It looks like you're new here. If you want to get involved, click one of these buttons!
This is an article about a technical issue, but basically it's about a heroic attempt to deal with the impossible.
At the risk of appearing presumptuous, I would like to share these experiences with you: It's about establishing automated user interface tests.
I owe you an explanation why I called this "impossible": The general theory of a test is to stimulate the system unter test with some known input.
Provided, the system behaves in reproducible way, we can then compare the system's output with a nominal output and apply some suitable
pass/fail criterion to mark the test as being passed successfully or now. That, at least, is the theory.
For a classical software test, this principle holds well. But the theory tends to neglect an important issue: the choice of the
test cases, the way how and against what nominal output the system's response is compared against is a manifestation of an engineering process.
What is tested and how response is checked against what should be guided by a specification or a wider system knowledge. Thus,
the test is reflecting the "important" aspects of the system while putting less emphasis on the less important aspects.
Why is this important? The answer is: because that choice reflects the freedom of implementation. And that is basically what makes up
engineering. A system should meet the requirements laid down in a specification. What is not part of the specification
should be left to the implementor and ideally this freedom will be used to find a solution that is simple and effective.
A test should focus on the specification and not the implementation details.

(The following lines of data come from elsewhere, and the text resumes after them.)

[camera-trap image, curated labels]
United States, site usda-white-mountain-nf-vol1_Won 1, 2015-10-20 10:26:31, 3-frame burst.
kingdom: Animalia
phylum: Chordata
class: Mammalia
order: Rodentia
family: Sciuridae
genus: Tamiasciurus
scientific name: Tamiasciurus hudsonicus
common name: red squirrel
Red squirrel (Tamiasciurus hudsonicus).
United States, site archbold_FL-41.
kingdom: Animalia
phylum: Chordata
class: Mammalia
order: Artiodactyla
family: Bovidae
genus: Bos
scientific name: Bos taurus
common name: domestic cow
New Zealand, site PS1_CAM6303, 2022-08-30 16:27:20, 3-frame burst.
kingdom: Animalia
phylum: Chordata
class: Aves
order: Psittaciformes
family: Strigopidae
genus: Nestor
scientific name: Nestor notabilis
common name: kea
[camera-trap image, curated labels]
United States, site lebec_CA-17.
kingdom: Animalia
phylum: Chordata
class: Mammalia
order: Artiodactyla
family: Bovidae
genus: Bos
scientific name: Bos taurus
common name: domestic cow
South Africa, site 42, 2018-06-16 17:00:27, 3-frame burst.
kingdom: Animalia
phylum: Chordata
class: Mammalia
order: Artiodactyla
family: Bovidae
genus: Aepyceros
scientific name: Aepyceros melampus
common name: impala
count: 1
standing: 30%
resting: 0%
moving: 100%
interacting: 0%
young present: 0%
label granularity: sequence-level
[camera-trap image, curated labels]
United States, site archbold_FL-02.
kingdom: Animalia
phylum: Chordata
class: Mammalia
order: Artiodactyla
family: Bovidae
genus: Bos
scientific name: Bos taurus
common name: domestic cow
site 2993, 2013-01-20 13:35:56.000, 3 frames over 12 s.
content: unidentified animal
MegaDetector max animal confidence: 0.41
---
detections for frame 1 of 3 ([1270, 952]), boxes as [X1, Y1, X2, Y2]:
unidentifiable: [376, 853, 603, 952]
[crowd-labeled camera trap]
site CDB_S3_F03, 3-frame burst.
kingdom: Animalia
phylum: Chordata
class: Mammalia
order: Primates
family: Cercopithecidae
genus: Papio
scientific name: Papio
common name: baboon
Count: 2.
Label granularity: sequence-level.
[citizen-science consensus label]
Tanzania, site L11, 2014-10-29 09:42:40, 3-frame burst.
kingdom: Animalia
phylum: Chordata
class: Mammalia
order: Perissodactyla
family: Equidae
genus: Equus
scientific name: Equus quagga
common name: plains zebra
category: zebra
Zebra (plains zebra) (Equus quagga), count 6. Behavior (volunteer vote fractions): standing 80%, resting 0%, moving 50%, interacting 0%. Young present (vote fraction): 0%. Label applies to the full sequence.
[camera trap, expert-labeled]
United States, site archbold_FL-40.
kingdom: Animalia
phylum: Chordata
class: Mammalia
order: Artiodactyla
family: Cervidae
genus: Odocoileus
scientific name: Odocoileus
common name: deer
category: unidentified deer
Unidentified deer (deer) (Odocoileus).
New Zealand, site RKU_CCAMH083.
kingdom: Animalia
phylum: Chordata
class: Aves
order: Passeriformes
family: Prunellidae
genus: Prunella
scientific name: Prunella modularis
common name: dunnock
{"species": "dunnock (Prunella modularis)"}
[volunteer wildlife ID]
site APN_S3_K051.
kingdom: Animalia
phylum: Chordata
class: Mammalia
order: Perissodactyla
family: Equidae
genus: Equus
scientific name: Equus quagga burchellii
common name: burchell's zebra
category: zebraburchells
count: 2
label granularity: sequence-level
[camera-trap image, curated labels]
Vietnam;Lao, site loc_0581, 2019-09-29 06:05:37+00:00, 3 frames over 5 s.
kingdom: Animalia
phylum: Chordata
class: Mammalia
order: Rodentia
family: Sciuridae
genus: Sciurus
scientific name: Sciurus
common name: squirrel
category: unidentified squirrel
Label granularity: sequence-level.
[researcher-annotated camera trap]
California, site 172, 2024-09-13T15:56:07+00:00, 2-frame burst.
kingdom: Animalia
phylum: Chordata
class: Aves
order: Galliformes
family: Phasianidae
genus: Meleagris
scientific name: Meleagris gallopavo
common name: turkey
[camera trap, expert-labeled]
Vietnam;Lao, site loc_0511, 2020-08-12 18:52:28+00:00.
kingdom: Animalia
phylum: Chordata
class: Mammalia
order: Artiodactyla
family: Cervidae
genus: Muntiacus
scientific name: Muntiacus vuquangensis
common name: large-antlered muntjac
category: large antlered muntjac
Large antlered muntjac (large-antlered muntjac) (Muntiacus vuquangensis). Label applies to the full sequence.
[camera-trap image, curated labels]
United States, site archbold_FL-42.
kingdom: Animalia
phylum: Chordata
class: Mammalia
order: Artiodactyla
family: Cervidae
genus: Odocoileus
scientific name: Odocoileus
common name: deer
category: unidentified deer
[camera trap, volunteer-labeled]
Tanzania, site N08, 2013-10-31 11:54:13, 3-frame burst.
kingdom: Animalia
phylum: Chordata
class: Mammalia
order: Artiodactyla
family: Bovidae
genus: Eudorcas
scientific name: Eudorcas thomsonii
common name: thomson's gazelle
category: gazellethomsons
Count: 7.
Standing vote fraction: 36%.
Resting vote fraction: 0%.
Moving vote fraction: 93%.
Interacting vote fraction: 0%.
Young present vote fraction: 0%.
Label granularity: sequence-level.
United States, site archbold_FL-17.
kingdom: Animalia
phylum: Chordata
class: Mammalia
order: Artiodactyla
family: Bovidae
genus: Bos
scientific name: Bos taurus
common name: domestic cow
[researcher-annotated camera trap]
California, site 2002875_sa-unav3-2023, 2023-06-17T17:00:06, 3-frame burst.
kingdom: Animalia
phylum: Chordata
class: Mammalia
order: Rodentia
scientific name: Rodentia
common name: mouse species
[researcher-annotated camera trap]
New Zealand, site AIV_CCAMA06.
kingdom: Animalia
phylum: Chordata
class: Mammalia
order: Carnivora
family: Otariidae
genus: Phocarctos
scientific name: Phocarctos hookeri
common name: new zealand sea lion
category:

That is not a new concept: it is the basis of the test driven software engineering approach. Programmers, being particular lazy, tend
to adopt such methods quickly and use the implementation freedom to minimize their coding efforts. In addition, to focus the testing on the
important aspects enables refactoring - a technique, where code is frequently reorganized or even rewritten. Being the opposite of the
"never change a running system" principle, refactoring can be a very effective way of keeping code maintainable, provided there
is a good test coverage and a high tolerance of tests for irrelevant implementation side effects.
Coming back to the UI tests, most frameworks available for UI test automation follow the theory: somehow, the user interface is stimulated,
i.e. by recoding and replaying mouse movements, button events and keyboard interactions. That is the input side. On the response side
however, there are numerous channels, mostly somehow graphical. How should any test system deal with output then? That is the crucial
point here and taking into account my previous statements about the importance of a careful and selective response checking, it should not be hard
to see that we have an issue here. These are the facts: I have not seen many people performing automated user interface tests. And if so, I have heard a lot of complaints about
high maintenance efforts, unreliable execution and much else. There seem to be many people who regard automated user interface tests "impossible".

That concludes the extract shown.